Katie Rife of Vulture gave the episode a 4 star rating out of 5 and wrote, "Although both Matt Berry and Kayvan Novak both had some commendable line readings, Natasia Demetriou easily walks away with this week's performance award. Her blood-drunk Nadja was full of hilarious details: the blood smeared all over her mouth; the sleepy, half-closed eyes; the outbursts, the slumped posture, the pratfalls; calling herself 'Mama.' But the best part, in my humble opinion, was her pronunciation of 'Sofia Cappabala.'" Tony Sokol of Den of Geek gave the episode a 4 star rating out of 5 and wrote, "'Freddie' separates the cast for a deeper character dive into all the players and ultimately supplies a final impossible curve which supplies both the complexity and absurdity. What We Do in the Shadows feeds on itself for laughs and has little mercy for its own characters. The episode leaves gaping wounds screaming for salt."

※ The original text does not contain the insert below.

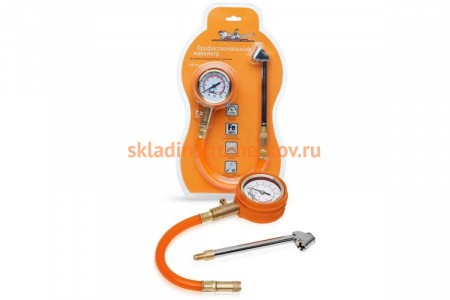 Стрелочный профессиональный манометр Airline 10 АТМ APR-M-03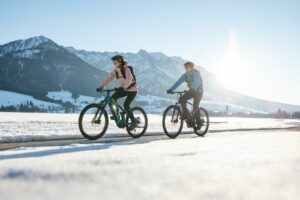 Ein Rückzugsort im Winter, wo Ruhe zur Kraft wird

Melody McCune of Telltale TV gave the episode a 4 star rating out of 5 and wrote, "Overall, 'Freddie' is a solid outing for What We Do in the Shadows, brimming with humor, heartbreak, and plenty of bloody good fun. It aptly sets the stage for next week's season finale. Here's hoping teenage Colin Robinson won't dance on it." Alejandra Bodden of Bleeding Cool gave the episode a 9 out of 10 rating and wrote, "This week's episode of FX's What We Do in the Shadows, 'Freddie' was a big bowl of 'WTFs?' and 'no ways' that hit us right on the lines-crossed feels. Yet again, the show raises the bar and, yet again, another great episode to add to what has been thus far a wonderfully written season."